When my son transferred from private school to government school and back all in the same year he fell out of sequence with his math classes and has not had geometry yet. He's going into his Junior (read SAT) year and needs geometry.

He is interested in taking it as summer school at the government school. I never took summer school, so I don't know if that's a good idea.

Math is not his strongest subject and I'm apprehensive about cramming an entire course into 2-1/2 weeks of 4 hour days. I think for the rest of the students it would be review since traditionally summer school is for those that failed but don't want to repeat the class in regular session.

Anyone have experience to share?


----------



## Ohio dreamer (Apr 6, 2006)

Geometry is not on the SAT. If that is his only reason for taking it over the summer, don't bother. 

The SAT is a logic test, NOT a content test. For a content test you need to take the ACT. Most college's will accept either, and there is even an equation the colleges use to convert SAT scores to ACT and vise-versa. So do what fits your child's style best.

Summer school isn't only for those that failed. A large percent of kids in class are also "working ahead". Some want to lighten the next years load, so they can work/ goof off/ focus on XYZ, etc.


----------



## hsmom2four (Oct 13, 2008)

Years ago my dd did geometry in the summer session to get ahead. There were zero kids in the class who were there because they had failed. It was little rough for her the first couple of days because it moved at such a fast pace and she didnt really click with the teacher's style. I got out the marker board at home and we went over it for the first couple of days. She was fine after that and made an A.


----------



## cindy-e (Feb 14, 2008)

I have 2 doing maths at home this summer because they choose to. They are not behind. 

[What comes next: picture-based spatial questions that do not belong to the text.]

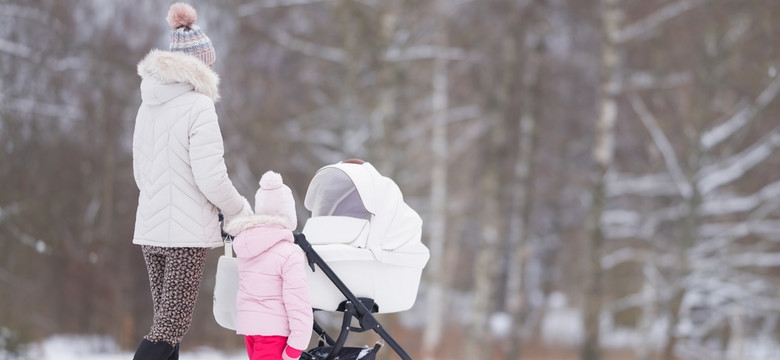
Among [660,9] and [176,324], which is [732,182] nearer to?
[660,9]

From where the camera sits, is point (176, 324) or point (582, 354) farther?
point (582, 354)

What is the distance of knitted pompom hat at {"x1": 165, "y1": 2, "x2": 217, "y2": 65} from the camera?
12.9 ft

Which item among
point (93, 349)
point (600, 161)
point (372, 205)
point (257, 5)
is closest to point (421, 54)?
point (257, 5)

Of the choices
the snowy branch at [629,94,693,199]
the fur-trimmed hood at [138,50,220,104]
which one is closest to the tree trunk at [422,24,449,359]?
the snowy branch at [629,94,693,199]

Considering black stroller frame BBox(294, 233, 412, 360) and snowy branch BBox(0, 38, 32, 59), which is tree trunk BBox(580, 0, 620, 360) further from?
black stroller frame BBox(294, 233, 412, 360)

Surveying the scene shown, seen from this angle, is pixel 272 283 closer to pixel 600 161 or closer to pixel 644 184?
pixel 600 161

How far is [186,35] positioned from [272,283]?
1127 millimetres

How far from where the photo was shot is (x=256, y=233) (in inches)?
150

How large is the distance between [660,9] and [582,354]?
4.79 meters

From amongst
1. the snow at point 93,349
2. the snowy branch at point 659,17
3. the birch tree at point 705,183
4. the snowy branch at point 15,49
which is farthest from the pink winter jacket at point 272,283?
the birch tree at point 705,183

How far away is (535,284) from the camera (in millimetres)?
26344

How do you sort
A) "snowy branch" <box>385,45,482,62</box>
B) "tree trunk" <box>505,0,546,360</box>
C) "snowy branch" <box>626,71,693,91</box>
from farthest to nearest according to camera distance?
"tree trunk" <box>505,0,546,360</box> → "snowy branch" <box>626,71,693,91</box> → "snowy branch" <box>385,45,482,62</box>

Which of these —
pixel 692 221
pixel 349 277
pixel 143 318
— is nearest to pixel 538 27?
pixel 692 221

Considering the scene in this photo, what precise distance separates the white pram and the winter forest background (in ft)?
19.1
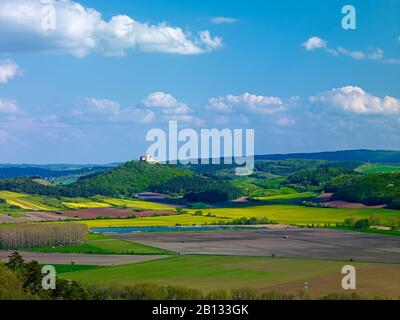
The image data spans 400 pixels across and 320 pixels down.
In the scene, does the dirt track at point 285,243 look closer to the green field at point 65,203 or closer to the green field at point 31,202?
the green field at point 65,203

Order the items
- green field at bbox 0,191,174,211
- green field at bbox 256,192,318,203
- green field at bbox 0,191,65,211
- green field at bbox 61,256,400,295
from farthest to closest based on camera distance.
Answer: green field at bbox 256,192,318,203 → green field at bbox 0,191,174,211 → green field at bbox 0,191,65,211 → green field at bbox 61,256,400,295

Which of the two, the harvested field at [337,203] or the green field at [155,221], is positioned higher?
the harvested field at [337,203]

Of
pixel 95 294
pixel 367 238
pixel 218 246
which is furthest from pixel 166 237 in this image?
pixel 95 294

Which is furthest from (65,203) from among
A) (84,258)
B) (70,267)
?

I respectfully disagree with some of what has been posted here, and I think there is ample evidence that having geometry does improve SAT scores. It is true that SAT does not test Geometry per se, but Geometry is connected with Logic, which is a true thinking and critical reasoning skill. Proofs are used in both disciplines, as a way to order thinking, justify positions and clarify answers. the two have only been divorced from one another in modern age. And there is some small amount of geometric knowledge that is required on the SAT as well. It may not be testing geometry, but it might assume you know the difference between an obtuse or an acute angle because most people at that age do. The best Geometry classes will have a large emphasis on proofs (if you are looking for an improvement in SAT scores anyway) and if it doesn't, I would supplement at home. 

K. FWIW,
Cindyc.


----------



## Steve in PA (Nov 25, 2011)

I inquired with the government school and the only students eligible to take the class are those that already had and failed. The principle is going to send me information about an online option.


----------